● **Exercise aim**: Once the pictures are set aside, transcribe each line of the listing exactly.

● **Source data**:
□ □ □

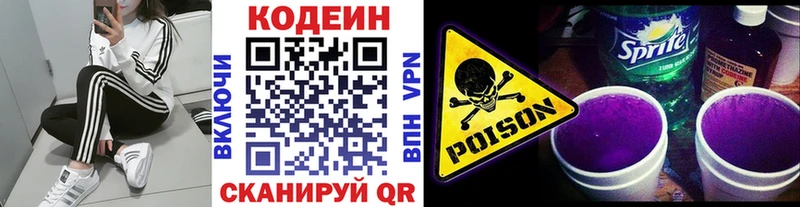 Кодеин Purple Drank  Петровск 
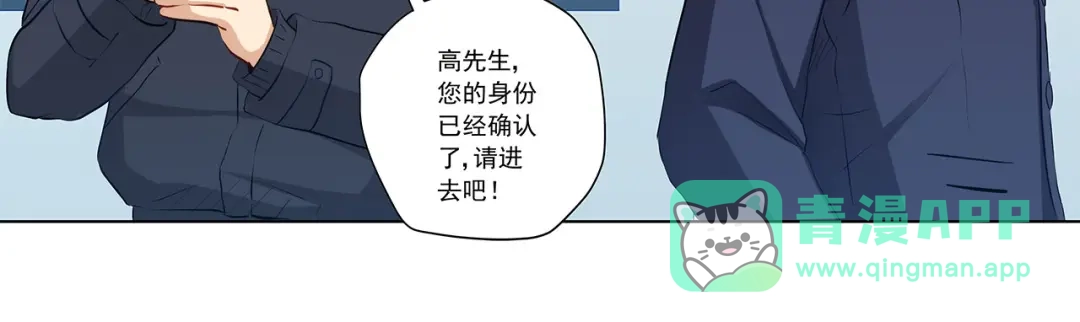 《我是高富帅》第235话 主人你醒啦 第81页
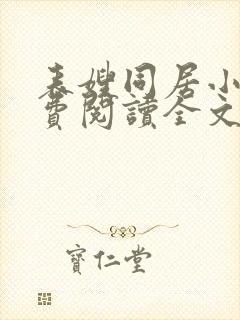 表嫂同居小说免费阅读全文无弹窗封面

□ □ □

● **Solution to this exercise**:
 Кодеин Purple Drank  Петровск 
 《我是高富帅》第235话 主人你醒啦 第81页
 表嫂同居小说免费阅读全文无弹窗封面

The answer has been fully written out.